__Trecho original__:
# # # #

Plano complementar garante 35% do salário na aposentadoria, diz M...

29-05-2014 15:10:54

 

 

Os planos de previdência complementar têm garantido uma aposentadoria mensal que corresponde a apenas 35% do último salário recebido pelo funcionário quando estava na ativa. O dado faz parte de uma pesquisa da Mercer, realizada com 494 planos de previdência complementar do país, e leva em consideração a aposentadoria após 30 anos de contribuição.

 

De acordo com o levantamento, os benefícios pagos pelos planos disponíveis no mercado poderiam chegar a 52%, mas a prática fica muito aquém desse percentual por conta do tempo real de contribuição dos atuais participantes, que não chega a 30 anos, o percentual de contribuição e resgates antecipados.

# # # #

__Dados extraídos__:
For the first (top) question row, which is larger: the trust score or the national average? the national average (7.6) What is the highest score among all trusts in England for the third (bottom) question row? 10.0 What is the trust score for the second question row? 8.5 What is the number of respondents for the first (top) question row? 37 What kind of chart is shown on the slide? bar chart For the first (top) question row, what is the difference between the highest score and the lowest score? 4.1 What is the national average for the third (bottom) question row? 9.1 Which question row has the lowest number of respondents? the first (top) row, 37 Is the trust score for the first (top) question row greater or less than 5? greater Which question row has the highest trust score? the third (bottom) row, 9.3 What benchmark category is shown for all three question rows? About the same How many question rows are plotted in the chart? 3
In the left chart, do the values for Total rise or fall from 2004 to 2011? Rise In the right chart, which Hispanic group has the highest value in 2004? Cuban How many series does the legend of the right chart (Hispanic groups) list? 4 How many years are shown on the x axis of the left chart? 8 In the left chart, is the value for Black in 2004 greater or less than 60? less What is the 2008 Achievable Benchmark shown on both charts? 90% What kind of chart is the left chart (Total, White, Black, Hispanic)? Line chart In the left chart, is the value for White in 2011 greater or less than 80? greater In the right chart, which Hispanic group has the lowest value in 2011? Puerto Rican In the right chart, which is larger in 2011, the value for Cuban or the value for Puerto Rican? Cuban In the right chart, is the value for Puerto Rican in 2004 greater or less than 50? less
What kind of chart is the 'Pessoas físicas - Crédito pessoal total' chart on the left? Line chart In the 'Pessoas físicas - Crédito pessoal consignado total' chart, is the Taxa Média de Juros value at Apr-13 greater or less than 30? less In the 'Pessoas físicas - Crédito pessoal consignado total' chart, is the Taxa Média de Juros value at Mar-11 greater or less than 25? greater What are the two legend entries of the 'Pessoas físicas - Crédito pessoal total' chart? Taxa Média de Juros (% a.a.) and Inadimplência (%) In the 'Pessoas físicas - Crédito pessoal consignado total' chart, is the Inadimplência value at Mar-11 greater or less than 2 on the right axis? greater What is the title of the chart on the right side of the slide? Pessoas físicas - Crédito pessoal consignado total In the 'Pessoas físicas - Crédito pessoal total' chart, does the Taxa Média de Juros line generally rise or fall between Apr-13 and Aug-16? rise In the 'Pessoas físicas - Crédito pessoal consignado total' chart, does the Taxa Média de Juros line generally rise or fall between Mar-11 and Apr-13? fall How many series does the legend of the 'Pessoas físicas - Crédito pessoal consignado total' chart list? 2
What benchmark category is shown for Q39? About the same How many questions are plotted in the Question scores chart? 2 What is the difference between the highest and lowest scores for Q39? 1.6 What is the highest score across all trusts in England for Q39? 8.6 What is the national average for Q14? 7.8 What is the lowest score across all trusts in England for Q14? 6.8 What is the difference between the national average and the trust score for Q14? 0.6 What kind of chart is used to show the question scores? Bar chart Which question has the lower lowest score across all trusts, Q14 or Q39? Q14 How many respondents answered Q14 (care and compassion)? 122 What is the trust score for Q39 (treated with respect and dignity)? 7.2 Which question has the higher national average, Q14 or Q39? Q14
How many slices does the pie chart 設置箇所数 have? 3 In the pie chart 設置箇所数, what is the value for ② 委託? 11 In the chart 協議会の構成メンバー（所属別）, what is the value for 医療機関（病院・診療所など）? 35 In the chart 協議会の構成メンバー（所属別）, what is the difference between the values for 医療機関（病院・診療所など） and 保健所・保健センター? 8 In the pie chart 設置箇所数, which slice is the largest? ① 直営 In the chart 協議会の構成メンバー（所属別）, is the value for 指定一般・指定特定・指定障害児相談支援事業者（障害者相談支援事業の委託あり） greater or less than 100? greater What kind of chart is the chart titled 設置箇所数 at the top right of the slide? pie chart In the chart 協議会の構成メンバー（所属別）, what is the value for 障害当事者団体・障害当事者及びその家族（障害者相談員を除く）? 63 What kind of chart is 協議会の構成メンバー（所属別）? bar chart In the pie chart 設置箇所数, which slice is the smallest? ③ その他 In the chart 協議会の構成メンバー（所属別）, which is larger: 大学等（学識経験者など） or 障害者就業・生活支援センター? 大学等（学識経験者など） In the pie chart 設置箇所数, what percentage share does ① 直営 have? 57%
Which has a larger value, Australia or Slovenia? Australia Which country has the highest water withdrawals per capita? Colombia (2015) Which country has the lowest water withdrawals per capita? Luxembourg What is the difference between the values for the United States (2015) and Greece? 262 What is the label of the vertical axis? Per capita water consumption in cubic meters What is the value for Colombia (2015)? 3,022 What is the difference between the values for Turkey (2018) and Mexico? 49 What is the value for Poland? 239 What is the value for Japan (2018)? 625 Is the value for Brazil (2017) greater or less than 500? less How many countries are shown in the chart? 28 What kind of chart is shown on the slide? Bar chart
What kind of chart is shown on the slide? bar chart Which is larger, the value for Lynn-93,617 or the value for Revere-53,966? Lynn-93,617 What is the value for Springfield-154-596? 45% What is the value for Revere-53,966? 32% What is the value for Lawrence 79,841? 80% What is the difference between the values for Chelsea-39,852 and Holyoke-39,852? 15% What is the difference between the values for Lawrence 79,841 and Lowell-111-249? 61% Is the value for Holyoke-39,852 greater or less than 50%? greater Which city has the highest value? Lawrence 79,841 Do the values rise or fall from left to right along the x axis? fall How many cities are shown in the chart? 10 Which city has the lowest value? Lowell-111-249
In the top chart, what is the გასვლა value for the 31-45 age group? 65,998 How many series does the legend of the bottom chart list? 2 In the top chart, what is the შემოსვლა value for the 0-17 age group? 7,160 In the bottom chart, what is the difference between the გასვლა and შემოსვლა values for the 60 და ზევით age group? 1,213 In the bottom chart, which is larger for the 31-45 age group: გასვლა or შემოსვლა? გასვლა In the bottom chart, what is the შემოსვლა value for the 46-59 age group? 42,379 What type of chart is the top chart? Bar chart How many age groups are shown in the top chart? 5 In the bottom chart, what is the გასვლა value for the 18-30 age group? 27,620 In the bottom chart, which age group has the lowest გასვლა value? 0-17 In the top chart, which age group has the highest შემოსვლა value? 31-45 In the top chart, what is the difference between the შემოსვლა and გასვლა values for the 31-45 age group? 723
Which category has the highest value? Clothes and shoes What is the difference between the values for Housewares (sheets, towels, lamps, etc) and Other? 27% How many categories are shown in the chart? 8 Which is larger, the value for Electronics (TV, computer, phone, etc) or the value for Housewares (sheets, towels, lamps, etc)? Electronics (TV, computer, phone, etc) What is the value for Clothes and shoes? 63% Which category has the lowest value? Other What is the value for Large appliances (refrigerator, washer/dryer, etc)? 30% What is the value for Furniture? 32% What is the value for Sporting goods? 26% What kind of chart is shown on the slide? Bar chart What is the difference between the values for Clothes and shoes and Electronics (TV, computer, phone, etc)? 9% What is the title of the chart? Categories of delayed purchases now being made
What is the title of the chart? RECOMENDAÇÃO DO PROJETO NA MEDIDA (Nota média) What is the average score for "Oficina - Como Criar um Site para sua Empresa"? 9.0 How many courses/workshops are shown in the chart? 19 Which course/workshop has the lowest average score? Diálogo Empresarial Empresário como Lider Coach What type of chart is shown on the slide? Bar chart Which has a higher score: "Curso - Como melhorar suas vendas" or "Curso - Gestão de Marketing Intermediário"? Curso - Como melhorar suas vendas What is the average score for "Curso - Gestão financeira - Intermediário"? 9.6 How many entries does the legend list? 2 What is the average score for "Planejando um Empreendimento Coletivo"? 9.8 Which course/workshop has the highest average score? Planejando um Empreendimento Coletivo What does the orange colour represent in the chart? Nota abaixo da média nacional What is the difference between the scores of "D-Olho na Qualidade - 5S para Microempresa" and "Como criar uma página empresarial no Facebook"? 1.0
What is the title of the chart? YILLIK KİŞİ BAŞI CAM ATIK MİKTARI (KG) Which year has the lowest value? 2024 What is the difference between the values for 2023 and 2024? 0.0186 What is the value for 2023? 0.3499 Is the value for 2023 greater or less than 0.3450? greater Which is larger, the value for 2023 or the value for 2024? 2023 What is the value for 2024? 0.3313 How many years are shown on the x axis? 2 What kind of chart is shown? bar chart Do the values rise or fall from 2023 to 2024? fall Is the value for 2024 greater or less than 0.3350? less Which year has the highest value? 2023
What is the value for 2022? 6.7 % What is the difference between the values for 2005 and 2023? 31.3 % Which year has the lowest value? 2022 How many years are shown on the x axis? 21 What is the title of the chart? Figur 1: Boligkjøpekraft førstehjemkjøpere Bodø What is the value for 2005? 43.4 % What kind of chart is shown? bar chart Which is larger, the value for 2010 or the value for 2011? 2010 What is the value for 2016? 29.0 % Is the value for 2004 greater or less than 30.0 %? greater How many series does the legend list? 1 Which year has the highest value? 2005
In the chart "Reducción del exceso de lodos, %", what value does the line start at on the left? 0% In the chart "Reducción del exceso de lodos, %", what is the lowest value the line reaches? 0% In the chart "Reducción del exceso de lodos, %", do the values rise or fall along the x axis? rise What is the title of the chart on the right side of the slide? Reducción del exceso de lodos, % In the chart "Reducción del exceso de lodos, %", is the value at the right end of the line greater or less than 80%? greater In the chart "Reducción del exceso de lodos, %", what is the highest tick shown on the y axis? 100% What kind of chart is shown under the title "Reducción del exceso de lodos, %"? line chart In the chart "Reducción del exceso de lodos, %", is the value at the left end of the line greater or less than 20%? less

# # # #

__Instrução da tarefa__: Transcreva o trecho da matéria sobre previdência complementar entre "29-05-2014 15:10:54" e "e resgates antecipados.", inclusive. A listagem apresentada junto à matéria provém de outra fonte.

__Resposta do exercício__:
29-05-2014 15:10:54

 

 

Os planos de previdência complementar têm garantido uma aposentadoria mensal que corresponde a apenas 35% do último salário recebido pelo funcionário quando estava na ativa. O dado faz parte de uma pesquisa da Mercer, realizada com 494 planos de previdência complementar do país, e leva em consideração a aposentadoria após 30 anos de contribuição.

 

De acordo com o levantamento, os benefícios pagos pelos planos disponíveis no mercado poderiam chegar a 52%, mas a prática fica muito aquém desse percentual por conta do tempo real de contribuição dos atuais participantes, que não chega a 30 anos, o percentual de contribuição e resgates antecipados.